Expressionistische Extistentialistin
: Im Chanson-Himmel

■ Juliette Gréco sang in der Glocke

Es war eher großes Theater als ein Konzert: Juliette Gréco machte aus jedem ihrer Chansons ein Drama mit großen Gesten. Da wurde selig der Kopf in den Himmel gestreckt, sinnlich die eigene Hüfte befingert, gleich danach gab es tonlose Schmerzensgesten und dann ein wohliges Räkeln.

Alles so überdeutlich und dramatisch, dass man es noch in der letzten Reihe der fast vollbesetzten Glocke miterleben konnte. Fast könnte man meinen, Juliette Gréco stehe nicht nur in der Tradition des französischen Exis-tentialismus, dessen Stimme, Gesicht und Verlockung sie war, sondern wäre auch von den expressionstistischen Stummfilmhelden beeinflusst.
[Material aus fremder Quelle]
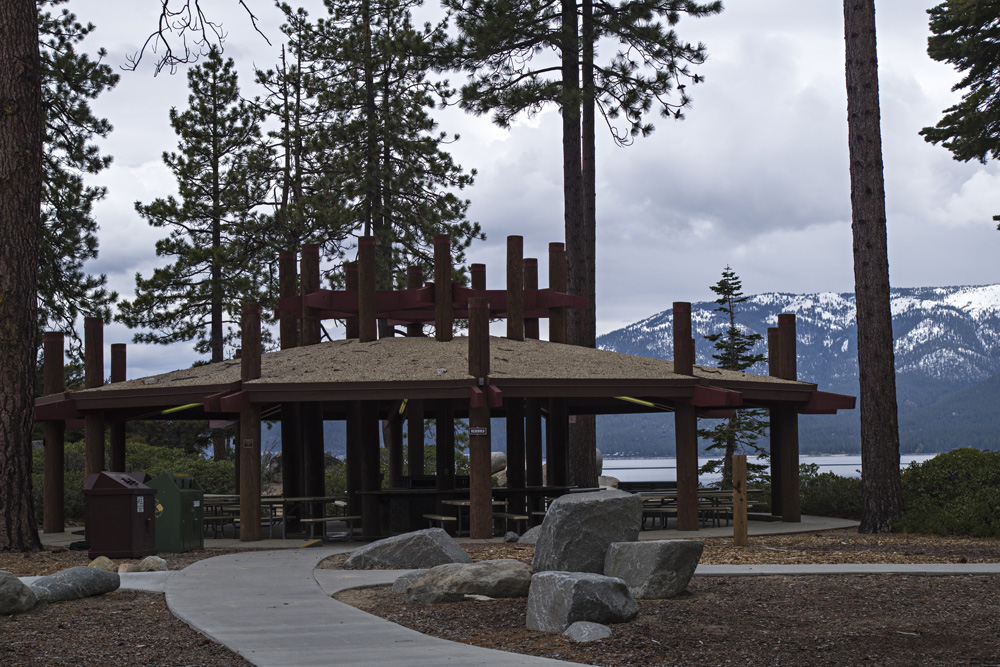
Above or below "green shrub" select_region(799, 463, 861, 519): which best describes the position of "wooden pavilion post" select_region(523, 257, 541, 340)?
above

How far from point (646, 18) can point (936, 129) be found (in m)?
7.06

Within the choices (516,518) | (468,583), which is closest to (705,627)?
(468,583)

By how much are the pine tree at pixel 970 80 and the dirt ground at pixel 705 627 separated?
16.1 m

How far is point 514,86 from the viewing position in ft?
79.5

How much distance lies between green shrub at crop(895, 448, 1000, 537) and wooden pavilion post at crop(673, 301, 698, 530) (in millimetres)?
3229

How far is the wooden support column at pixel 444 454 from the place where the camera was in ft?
60.5

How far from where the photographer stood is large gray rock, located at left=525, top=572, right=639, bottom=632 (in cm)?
841

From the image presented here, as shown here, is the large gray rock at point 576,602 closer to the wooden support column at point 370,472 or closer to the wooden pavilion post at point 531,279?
the wooden support column at point 370,472

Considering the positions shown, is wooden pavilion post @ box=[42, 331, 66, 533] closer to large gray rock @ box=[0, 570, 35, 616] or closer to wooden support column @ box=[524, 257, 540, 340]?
wooden support column @ box=[524, 257, 540, 340]

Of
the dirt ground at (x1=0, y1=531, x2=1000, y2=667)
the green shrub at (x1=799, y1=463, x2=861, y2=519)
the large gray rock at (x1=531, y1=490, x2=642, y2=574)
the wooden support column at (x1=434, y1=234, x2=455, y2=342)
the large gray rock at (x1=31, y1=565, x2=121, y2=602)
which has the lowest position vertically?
the green shrub at (x1=799, y1=463, x2=861, y2=519)

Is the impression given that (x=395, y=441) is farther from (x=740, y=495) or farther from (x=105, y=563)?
(x=105, y=563)

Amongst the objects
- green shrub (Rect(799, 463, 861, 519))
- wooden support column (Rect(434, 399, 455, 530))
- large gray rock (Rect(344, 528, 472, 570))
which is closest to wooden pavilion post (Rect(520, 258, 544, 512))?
wooden support column (Rect(434, 399, 455, 530))

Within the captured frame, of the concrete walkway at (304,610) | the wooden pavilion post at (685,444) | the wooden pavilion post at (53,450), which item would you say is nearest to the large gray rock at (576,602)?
the concrete walkway at (304,610)

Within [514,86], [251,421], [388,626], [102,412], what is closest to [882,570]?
[388,626]
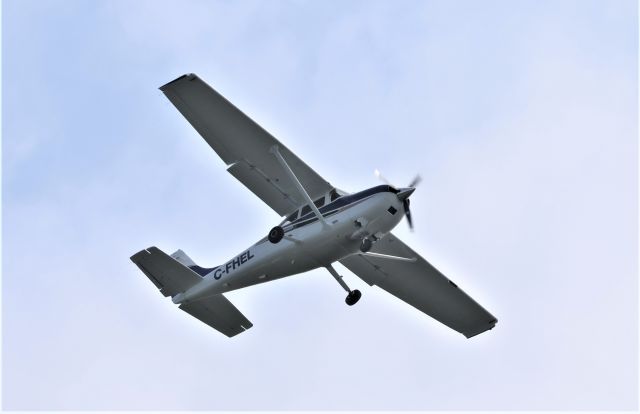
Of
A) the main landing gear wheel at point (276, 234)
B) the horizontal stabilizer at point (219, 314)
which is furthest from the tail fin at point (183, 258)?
the main landing gear wheel at point (276, 234)

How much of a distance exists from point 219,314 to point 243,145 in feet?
14.4

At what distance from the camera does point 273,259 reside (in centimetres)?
2722

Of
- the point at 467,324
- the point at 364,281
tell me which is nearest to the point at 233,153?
the point at 364,281

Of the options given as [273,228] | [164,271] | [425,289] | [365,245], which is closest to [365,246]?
[365,245]

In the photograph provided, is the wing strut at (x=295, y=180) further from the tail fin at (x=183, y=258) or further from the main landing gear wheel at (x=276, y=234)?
the tail fin at (x=183, y=258)

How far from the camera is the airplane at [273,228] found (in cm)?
2664

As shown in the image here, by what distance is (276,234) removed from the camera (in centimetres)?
2684

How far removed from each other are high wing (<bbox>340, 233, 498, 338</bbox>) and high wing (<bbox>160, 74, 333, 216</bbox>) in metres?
3.06

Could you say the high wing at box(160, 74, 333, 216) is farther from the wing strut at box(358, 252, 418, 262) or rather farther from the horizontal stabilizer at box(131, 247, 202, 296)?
the horizontal stabilizer at box(131, 247, 202, 296)

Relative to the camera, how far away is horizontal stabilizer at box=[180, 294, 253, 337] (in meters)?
29.0

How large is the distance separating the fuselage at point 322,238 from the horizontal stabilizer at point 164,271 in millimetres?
899

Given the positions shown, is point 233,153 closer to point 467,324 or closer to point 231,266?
point 231,266

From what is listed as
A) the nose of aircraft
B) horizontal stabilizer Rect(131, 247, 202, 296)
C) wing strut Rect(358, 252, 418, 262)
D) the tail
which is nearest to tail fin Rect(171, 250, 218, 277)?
the tail

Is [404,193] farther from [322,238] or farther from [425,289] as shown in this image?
[425,289]
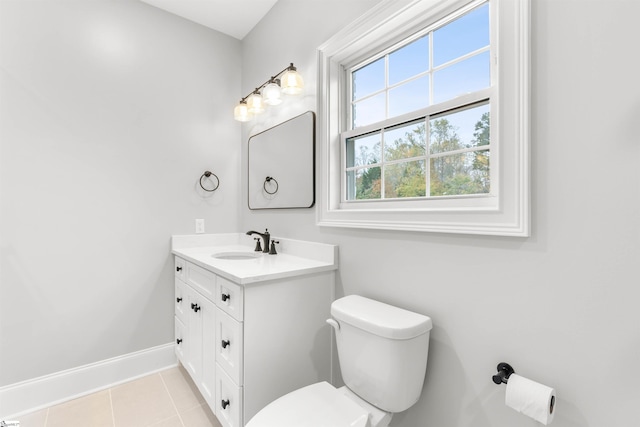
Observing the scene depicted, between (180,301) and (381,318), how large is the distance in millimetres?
1549

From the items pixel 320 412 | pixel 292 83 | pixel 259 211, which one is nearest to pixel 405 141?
pixel 292 83

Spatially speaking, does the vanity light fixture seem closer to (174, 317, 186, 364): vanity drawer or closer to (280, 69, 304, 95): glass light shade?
(280, 69, 304, 95): glass light shade

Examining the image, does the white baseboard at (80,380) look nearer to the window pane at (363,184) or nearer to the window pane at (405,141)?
the window pane at (363,184)

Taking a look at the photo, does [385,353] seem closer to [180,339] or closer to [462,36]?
[462,36]

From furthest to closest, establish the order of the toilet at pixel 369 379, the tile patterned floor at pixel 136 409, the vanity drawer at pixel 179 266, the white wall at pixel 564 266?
the vanity drawer at pixel 179 266, the tile patterned floor at pixel 136 409, the toilet at pixel 369 379, the white wall at pixel 564 266

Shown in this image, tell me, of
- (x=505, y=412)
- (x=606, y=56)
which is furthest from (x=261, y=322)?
(x=606, y=56)

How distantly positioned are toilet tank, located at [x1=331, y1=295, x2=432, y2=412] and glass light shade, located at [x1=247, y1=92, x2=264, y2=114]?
1.58 meters

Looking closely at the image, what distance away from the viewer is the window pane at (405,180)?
1338mm

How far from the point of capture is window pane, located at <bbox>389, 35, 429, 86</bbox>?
4.42 feet

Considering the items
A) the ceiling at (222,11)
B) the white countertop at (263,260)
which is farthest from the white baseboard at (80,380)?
the ceiling at (222,11)

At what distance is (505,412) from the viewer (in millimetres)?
979

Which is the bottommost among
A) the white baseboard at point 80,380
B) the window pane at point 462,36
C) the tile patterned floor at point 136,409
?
the tile patterned floor at point 136,409

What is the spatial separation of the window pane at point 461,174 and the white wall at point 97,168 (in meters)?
1.79

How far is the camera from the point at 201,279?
1692 millimetres
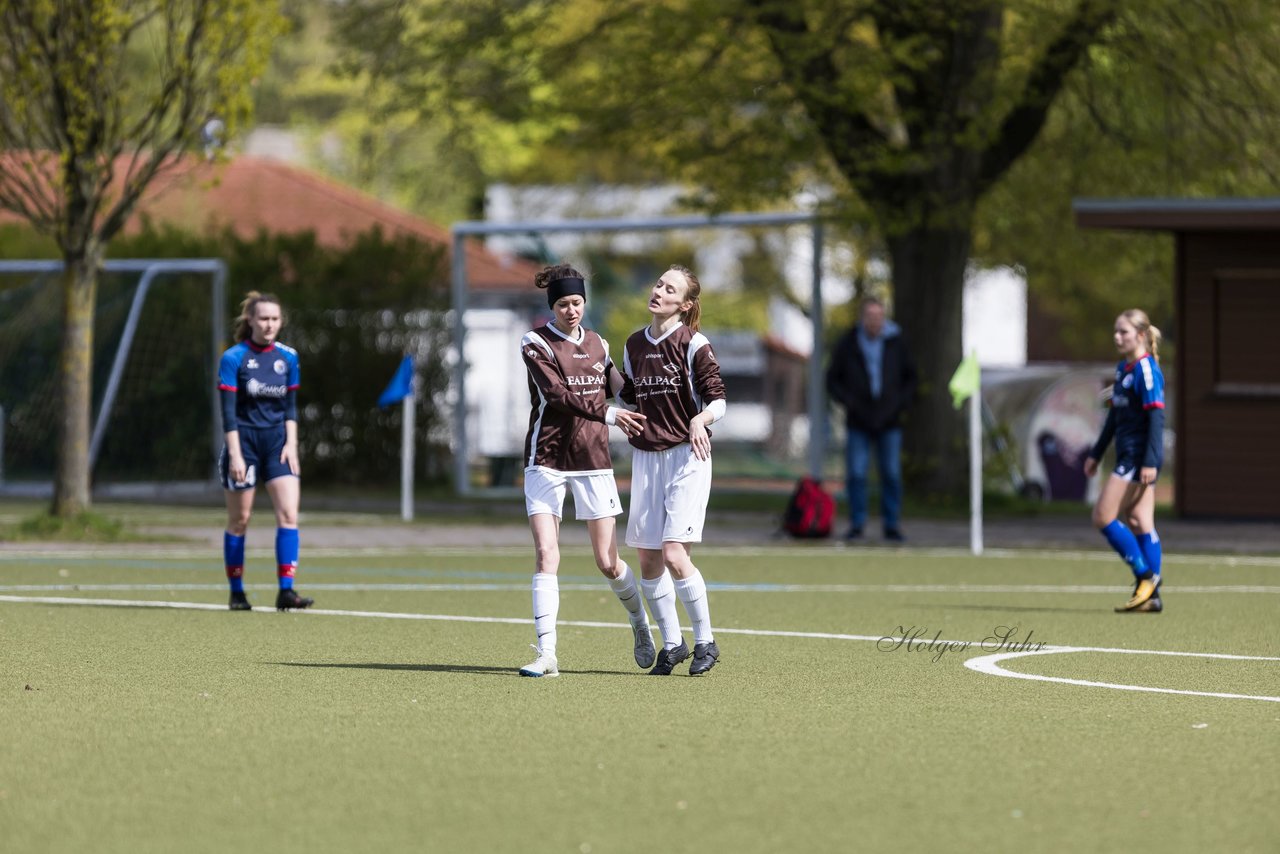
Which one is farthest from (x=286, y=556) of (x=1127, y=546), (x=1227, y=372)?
(x=1227, y=372)

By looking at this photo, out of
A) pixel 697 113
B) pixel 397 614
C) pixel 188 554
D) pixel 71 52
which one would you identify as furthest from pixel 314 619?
pixel 697 113

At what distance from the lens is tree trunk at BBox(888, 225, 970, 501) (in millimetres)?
23688

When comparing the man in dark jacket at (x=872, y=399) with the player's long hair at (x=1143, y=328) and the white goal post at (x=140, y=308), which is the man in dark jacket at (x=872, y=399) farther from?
the white goal post at (x=140, y=308)

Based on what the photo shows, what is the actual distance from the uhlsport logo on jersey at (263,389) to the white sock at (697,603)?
12.8ft

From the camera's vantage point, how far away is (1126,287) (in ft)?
121

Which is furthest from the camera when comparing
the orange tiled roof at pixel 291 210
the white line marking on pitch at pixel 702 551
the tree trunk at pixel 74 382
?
the orange tiled roof at pixel 291 210

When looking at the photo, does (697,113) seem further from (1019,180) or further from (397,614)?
(397,614)

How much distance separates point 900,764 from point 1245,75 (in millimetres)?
16602

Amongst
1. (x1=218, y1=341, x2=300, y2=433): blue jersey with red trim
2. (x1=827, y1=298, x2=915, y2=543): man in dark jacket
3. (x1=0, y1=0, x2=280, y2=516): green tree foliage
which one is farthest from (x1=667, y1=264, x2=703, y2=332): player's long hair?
(x1=827, y1=298, x2=915, y2=543): man in dark jacket

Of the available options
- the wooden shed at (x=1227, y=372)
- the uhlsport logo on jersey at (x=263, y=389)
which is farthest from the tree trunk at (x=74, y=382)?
the wooden shed at (x=1227, y=372)

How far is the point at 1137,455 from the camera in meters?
13.0

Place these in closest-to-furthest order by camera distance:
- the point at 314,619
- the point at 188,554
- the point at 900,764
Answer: the point at 900,764
the point at 314,619
the point at 188,554

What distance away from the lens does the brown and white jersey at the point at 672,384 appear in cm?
951

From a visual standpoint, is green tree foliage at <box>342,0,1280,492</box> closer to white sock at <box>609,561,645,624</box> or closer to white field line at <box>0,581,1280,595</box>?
white field line at <box>0,581,1280,595</box>
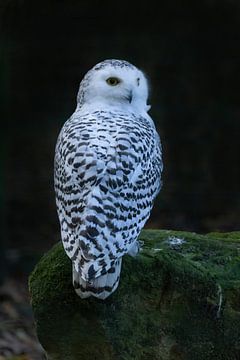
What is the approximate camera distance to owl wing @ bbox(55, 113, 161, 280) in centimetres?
420

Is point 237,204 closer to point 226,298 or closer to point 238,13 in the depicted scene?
point 238,13

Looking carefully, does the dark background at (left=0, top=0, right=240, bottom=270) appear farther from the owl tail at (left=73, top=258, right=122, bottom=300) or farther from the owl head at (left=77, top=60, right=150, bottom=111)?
the owl tail at (left=73, top=258, right=122, bottom=300)

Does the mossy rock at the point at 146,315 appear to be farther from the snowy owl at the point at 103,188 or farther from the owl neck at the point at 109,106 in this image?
the owl neck at the point at 109,106

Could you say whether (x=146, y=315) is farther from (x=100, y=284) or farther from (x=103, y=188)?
(x=103, y=188)

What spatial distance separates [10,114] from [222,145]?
7.71 feet

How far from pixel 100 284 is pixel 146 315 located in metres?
0.48

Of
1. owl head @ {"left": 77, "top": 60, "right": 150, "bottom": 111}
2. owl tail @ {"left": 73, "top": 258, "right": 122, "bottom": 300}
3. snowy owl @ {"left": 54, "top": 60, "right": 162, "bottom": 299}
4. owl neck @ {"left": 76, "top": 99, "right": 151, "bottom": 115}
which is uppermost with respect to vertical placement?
owl head @ {"left": 77, "top": 60, "right": 150, "bottom": 111}

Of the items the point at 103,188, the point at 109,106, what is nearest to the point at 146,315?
the point at 103,188

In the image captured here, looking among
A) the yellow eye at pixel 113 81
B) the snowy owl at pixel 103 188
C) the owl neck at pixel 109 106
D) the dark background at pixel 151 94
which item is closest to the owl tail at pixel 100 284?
the snowy owl at pixel 103 188

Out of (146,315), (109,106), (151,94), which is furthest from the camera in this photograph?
(151,94)

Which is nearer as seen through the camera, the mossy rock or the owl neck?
the mossy rock

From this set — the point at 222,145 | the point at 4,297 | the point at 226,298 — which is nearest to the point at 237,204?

Nur dort sieht man sonst solche plakativen Gesten, solch eine überlebensgroße Mimik, solche extremen und sekundenschnellen Schwankungen in den Stimmungen. Juliette Gréco segelt da im Grunde ständig an der Kante zur Lächerlichkeit, und wenn sie dann doch nicht exaltiert, sondern beseelt wirkt, liegt das nur an ihrem Charisma. Denn: Eine wahre Diva kann sich gar nicht lächerlich machen, und so bewundert man die große Wandlungsfähigkeit in ihrem Ausdruck, die wahrscheinlich bei jeder anderen wie übelstes Schmierenkomödiantentum gewirkt hätte.

Ihre Stimme ist ein wenig dunkler geworden, dadurch hat sie nur gewonnen. Und eine geschickte Lichtregie ist dafür verantwortlich, dass man ihr die 74 Jahre nun wirklich nicht ansieht. Ihre Band ist minimalis-tisch: Bass, Schlagzeug, Gitarrist, ein Akkordeonspieler, der auf den Keyboards auch mal Geigen erklingen ließ. Und am Piano ihr Gatte Gérard Jouannest, der ein ausgeprägt gallisches Profil wie aus einem Asterix-Comic hat.

Dieser hat auch zusammen mit dem Literaten Jean-Claude Carriére mehr als die Hälfte der gesungenen Lieder geschrieben. Schöne Chansons, künstlerisch auf hohem Niveau, aber mitunter wirken sie ein wenig wie neoklassizistische Nachahmungen mit aufgepinselter Patina. Bejubelt wurden in der Glocke die Klassiker von Jacques Brel, Serge Gainsbourg und Leo Ferré. Das Publikum bekam, was es erwartet hat: Bei Juliette Gréco konnte man hemmungslos der Nostalgie frönen. Standing Ovations waren selbstverständlich.